Pour le privé : allonger la durée de cotisation dans un premier temps et simplifier le système

Les perspectives financières des 3 régimes obligatoires (CNAV, ARRCO, AGIRC) sont négatives. Nous savons tous les causes de ce constat : déséquilibre démographique lié à l'arrivée à l'âge de la retraite des générations du baby-boom, de l'allongement de la durée de vie et de l'abaissement à 60 ans de l'âge de la retraite. Le niveau des retraites actuel n'est pas tenable sauf à envisager une forte augmentation des cotisations ou un financement par l'impôt. L'âge d'or des retraites, quand 4 actifs finançaient la retraite d'un seul retraité, est depuis longtemps derrière nous.

La réforme de 2003 tablait sur le transfert de cotisations de l'assurance chômage vers la caisse de retraite CNAV. Le transfert d'1 point avait été prévu à partir de 2009, mais la crise et le chômage ont rendu ces projections caduques. C'est pourquoi il faut développer l'emploi marchand. En attendant, le report de l'âge de la retraite semble être la seule solution pour améliorer rapidement les comptes. Même le PS et sa Première secrétaire semblent se faire à cette idée.

La retraite à 60 ans : une erreur ? non, une faute.

Dès 1982, l'année où l'âge de départ à la retraite à taux plein a été fixé à 60 ans, tous les paramètres étaient connus. Les régimes publics étaient déjà en déficit et on savait que les régimes privés y seraient très rapidement et durablement.

En 1991, le rapport Rocard était explicite sur les enjeux et les réformes indispensables. Si les réformes de fond sont vraiment faites en 2010, il aura fallu attendre 20 ans et 3 tentatives pour sécuriser les régimes de retraites des Français.

Parmi toutes les réformes de la période 1981-1995, nationalisations, 35 heures, emplois jeunes, uniformisation des 3 fonctions publiques, la retraite à 60 ans n'était peut-être pas la pire, mais c'était la moins excusable.
########
→ **EXERCICES**
a – Retapez le passage de l'extrait sur les retraites qui commence par « En 1991, le » et se poursuit jusqu'à « retraites des Français. ».
b – Répondez à ces questions d'après l'extrait sur les retraites :
(i) En quelle année l'âge de départ à la retraite à taux plein a-t-il été fixé à 60 ans ?
(ii) À partir de quelle année le transfert d'1 point de cotisations avait-il été prévu ?
(iii) À l'âge d'or des retraites, combien d'actifs finançaient la retraite d'un seul retraité ?
Les enregistrements n'ont aucun lien avec l'extrait sur les retraites.

→ **DONNÉES FOURNIES**
########
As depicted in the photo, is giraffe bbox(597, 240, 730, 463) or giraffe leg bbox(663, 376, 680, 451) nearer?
########
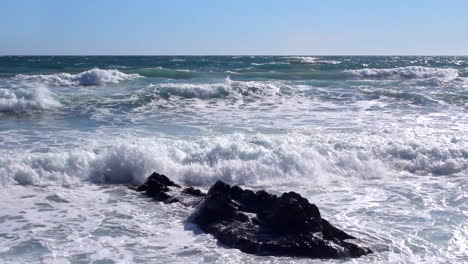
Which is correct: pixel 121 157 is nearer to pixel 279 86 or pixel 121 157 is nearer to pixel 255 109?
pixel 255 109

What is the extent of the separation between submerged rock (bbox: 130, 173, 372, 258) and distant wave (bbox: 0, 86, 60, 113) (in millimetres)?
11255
########
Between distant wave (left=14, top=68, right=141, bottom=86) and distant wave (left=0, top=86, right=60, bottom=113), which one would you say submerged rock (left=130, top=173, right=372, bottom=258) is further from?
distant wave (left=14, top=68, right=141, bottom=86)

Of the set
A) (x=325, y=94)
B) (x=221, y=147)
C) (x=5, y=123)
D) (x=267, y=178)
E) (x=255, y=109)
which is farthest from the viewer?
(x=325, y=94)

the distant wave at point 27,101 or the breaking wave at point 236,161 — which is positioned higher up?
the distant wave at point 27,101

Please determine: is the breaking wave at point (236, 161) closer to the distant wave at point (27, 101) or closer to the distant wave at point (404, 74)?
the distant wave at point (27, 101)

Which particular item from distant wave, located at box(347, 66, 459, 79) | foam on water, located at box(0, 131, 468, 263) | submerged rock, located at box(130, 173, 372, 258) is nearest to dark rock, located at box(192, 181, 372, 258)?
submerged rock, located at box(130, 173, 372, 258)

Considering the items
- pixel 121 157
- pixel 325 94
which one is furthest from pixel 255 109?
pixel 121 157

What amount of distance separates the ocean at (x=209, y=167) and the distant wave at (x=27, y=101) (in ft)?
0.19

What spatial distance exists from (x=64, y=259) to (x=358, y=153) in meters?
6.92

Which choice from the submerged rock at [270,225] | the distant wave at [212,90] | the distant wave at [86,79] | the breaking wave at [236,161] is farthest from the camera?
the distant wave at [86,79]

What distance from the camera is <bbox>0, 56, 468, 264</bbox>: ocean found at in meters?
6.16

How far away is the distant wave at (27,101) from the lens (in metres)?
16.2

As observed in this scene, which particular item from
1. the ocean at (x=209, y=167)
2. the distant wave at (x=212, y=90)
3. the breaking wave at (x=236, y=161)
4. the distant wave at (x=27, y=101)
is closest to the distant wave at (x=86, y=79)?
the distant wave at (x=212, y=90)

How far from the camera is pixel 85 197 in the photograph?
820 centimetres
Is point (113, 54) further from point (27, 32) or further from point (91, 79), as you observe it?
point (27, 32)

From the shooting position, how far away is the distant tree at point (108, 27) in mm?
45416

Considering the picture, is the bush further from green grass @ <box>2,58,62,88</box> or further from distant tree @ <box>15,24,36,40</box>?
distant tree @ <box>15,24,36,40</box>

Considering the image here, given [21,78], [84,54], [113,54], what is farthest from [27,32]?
########
→ **RÉPONSES AUX EXERCICES**
a –
En 1991, le rapport Rocard était explicite sur les enjeux et les réformes indispensables. Si les réformes de fond sont vraiment faites en 2010, il aura fallu attendre 20 ans et 3 tentatives pour sécuriser les régimes de retraites des Français.

b –
(i) En 1982.
(ii) À partir de 2009.
(iii) Quatre actifs.